Science, Nature, The Economist, Connaissance des Energies – tra molti altri – hanno pubblicato articoli su Fukushima Dai-ichi “10 anni dopo” lo tsunami e il disastro della centrale nucleare. Traggono bilanci e lezioni diverse, ma tutti riferiscono che saranno necessari almeno altri trent’anni e altri $76 miliardi per rimuovere il combustibile e bonificare il sito. Molto prima, il governo e la TEPCO, che gestisce le centrali, dovranno decidere se riversare l’acqua contaminata in mare o nell’atmosfera o cos’altro farne. Da Science:

  • La TEPCO dice che esaurirà lo spazio dove stoccarla nell’estate del 2022.

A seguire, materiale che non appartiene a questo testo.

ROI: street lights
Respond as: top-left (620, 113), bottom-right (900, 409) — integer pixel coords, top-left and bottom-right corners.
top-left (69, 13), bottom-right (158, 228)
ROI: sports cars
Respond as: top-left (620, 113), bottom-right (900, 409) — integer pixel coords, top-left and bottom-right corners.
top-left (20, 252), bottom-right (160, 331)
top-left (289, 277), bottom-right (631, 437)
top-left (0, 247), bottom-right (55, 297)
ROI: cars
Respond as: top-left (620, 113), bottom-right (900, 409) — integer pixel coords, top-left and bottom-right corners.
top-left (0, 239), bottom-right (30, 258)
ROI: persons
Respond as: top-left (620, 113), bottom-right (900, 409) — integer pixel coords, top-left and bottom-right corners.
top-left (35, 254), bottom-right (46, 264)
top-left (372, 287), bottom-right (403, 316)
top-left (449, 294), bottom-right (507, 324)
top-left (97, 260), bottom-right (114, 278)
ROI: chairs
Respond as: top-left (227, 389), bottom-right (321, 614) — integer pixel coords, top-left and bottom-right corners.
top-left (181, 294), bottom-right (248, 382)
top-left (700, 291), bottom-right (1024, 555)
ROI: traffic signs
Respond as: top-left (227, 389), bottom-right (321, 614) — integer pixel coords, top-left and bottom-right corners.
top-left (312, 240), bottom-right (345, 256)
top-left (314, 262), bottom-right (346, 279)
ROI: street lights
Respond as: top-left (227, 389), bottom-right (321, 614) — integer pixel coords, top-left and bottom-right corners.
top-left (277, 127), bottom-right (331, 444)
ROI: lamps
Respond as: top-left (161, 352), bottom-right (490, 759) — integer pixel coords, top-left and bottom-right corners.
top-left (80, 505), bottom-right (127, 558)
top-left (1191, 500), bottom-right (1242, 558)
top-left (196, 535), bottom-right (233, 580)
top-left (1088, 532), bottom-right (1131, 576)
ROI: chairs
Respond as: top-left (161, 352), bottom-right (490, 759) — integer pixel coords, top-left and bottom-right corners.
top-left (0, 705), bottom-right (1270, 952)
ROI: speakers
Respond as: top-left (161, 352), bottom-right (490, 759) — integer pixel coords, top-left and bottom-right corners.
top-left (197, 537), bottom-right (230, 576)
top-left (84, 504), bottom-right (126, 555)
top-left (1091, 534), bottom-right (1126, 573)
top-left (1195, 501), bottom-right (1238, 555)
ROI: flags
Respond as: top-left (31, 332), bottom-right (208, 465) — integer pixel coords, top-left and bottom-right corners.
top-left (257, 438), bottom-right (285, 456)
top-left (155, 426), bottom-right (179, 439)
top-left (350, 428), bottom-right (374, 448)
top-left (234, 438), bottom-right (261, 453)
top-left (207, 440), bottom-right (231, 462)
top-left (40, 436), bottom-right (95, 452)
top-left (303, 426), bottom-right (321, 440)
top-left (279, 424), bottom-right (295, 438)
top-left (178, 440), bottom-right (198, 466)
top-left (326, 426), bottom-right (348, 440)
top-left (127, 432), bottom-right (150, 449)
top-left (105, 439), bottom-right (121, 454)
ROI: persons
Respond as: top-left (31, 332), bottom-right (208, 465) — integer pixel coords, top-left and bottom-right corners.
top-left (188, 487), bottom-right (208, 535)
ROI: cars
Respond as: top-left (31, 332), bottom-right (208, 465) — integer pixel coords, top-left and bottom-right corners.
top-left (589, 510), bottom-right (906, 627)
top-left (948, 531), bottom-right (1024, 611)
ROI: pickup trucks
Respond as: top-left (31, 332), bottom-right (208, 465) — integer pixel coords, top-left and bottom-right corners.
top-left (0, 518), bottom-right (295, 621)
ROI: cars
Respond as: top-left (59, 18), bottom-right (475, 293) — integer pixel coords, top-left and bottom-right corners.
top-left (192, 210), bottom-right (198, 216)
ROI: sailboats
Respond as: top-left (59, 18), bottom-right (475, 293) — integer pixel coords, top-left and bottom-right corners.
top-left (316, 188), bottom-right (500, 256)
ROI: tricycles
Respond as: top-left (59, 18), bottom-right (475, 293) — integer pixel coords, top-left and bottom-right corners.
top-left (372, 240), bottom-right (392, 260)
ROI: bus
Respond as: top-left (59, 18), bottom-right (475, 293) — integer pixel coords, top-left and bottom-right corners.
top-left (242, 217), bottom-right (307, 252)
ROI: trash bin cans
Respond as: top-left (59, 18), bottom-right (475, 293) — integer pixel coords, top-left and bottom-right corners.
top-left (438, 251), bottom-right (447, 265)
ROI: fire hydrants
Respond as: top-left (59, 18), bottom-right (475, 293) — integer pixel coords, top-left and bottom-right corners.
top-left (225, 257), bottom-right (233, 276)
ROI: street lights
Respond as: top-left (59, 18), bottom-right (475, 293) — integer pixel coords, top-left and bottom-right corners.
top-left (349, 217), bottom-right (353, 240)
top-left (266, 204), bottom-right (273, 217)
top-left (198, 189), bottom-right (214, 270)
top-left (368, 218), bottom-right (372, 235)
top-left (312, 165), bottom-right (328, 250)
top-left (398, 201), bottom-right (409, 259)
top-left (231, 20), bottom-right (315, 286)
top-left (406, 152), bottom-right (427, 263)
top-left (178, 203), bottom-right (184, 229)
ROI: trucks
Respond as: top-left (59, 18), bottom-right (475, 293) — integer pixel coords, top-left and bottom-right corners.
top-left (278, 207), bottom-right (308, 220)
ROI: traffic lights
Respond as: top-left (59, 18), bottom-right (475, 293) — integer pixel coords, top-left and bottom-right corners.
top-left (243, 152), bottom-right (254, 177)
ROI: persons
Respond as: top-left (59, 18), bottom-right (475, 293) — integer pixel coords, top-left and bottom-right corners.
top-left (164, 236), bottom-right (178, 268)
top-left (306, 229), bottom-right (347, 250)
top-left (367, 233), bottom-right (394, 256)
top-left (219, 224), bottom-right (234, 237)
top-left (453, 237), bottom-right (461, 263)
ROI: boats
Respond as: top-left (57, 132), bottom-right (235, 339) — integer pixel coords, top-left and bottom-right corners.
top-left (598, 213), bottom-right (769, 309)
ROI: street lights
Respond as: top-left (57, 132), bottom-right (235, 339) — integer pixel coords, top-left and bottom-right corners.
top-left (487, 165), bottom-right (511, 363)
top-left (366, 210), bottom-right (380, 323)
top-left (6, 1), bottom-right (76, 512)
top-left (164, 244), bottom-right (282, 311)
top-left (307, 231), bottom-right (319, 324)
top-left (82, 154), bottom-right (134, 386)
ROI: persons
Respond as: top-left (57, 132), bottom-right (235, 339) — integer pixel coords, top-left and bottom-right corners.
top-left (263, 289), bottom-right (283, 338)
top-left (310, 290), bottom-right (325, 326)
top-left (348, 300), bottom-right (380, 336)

Altra questione urgente, oggi più che nel 2011: sarà possibile decarbonizzare l’economia mondiale entro il 2050 senza energia nucleare? Il disastro di Fukushima è avvenuto proprio mentre si parlava di un “rinascimento del nucleare” perché le centrali in progettazione erano una cinquantina (come oggi), con una potenza molto maggiore di quelle da chiudere nel frattempo.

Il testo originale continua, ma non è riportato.